France, UK urge Putin to stick to international laws

France, UK urge Putin to stick to international laws
Russia's President Vladimir Putin (C) listens to the head of the Russian army's main department of combat preparation Ivan Buvaltsev (R) while watching military exercises. Photo: AFP
France joined forces with the UK on Monday in urging Russian President Vladimir Putin to comply with international law over the crisis in Ukraine, described by observers as the worst in Europe since the Cold War.

French President François Hollande on Monday urged Moscow to find a solution to the Ukraine crisis that complies with international law.

Hollande stressed after a phone call with his Polish counterpart Bronislaw Komorowski and British Prime Minister David Cameron "the need for Russia to accept a crisis resolution that conforms to international law".

A statement from the French presidency said Hollande and Cameron saw eye to eye on "the firm stance adopted by the Europeans, specifically the possible targeted measures on EU-Russian relations in the absence of a military de-escalation."

President Vladimir Putin on Saturday won approval from Russia's upper house of parliament to send troops into Ukraine due to the stand-off in Crimea following the ousting of pro-Moscow president Viktor Yanukovych.

Observers have described Moscow's military incursion into Crimea as potentially the worst crisis since the Cold War.

Hollande and Cameron also underlined the European Union's desire to support and be involved in mediation efforts coordinated with the United Nations and the Organisation for Security and Cooperation in Europe.

As the 28-nation bloc raced to defuse the crisis, EU president Herman Van Rompuy announced on Monday he was calling a summit of the bloc's heads of state and government on Thursday, in effect setting a time frame for Russia to act.
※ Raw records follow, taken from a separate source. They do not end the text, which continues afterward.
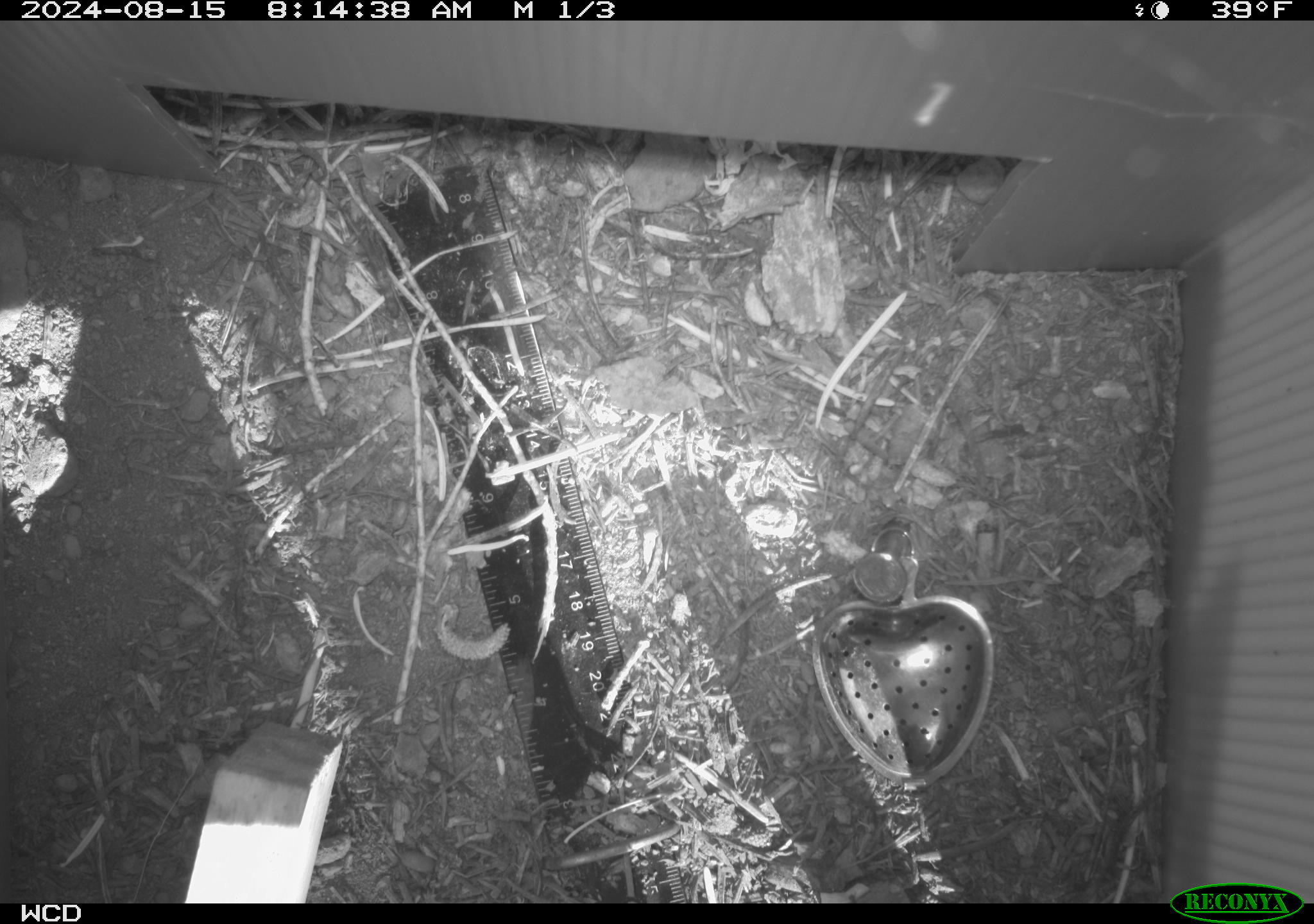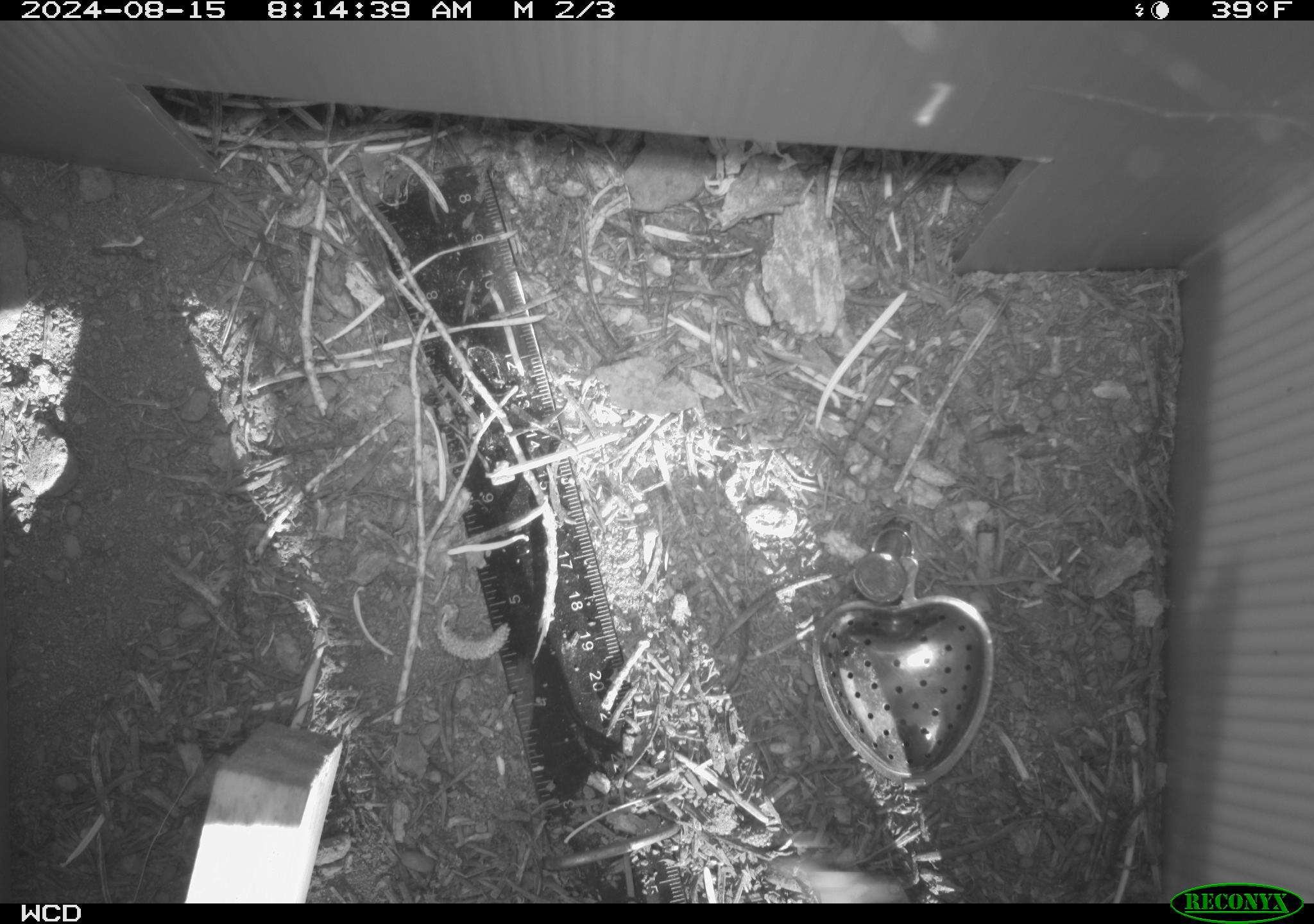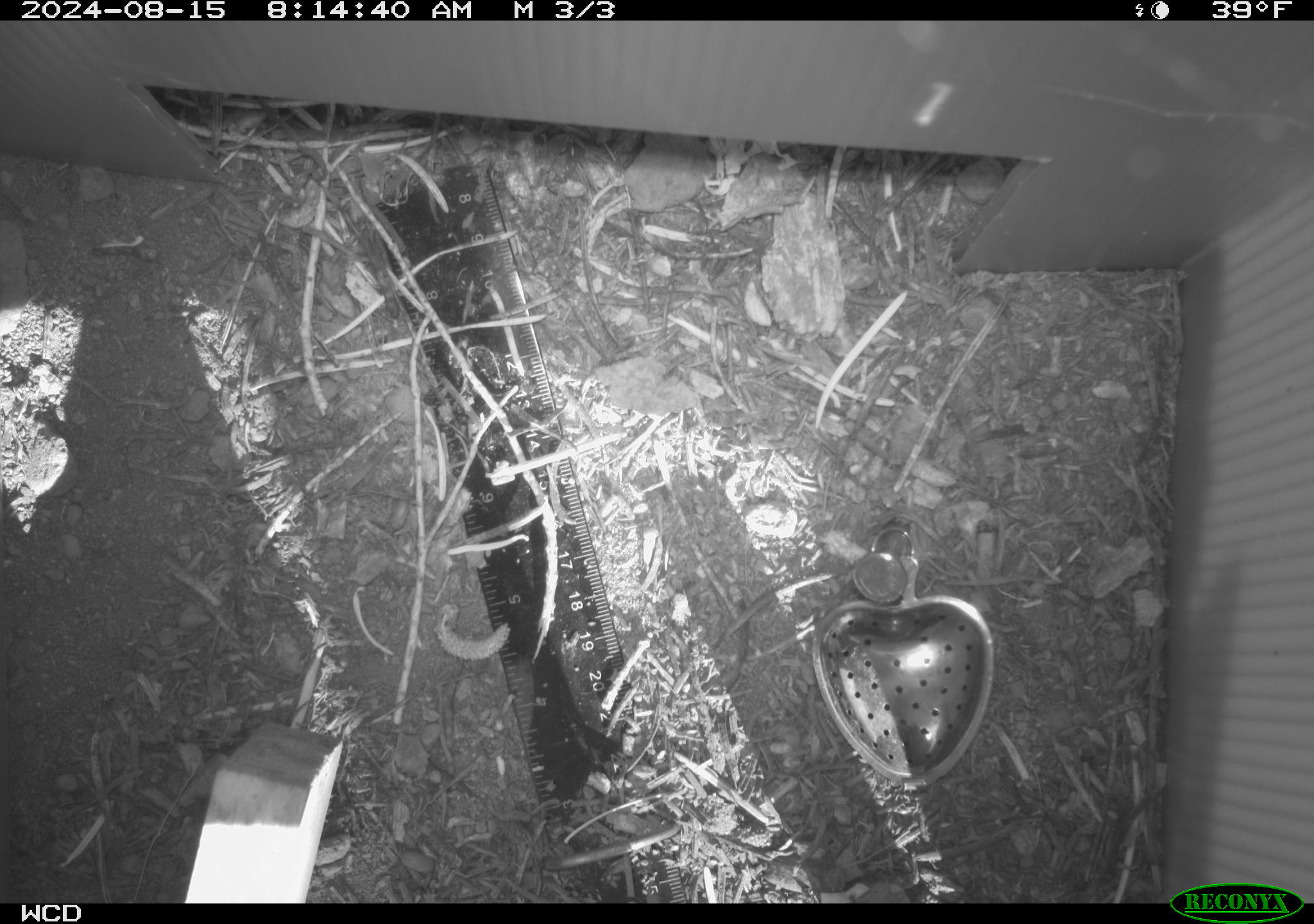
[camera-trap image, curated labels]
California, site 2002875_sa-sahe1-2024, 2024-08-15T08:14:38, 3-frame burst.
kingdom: Animalia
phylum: Chordata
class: Aves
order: Passeriformes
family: Troglodytidae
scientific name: Troglodytidae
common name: wren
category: troglodytidae family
Troglodytidae family (wren) (Troglodytidae).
Earlier in the day Paris said it does not intend to suspend its military contracts with Russia, despite Russian military aggression in the Crimea.

Russia ordered two battleships from France in 2011 with an option for two more, but despite French anger over Moscow’s intervention in Ukraine, Paris says the order will go ahead.

“We’re not at that point yet,” French Foreign Minister Laurent Fabius told RTL radio.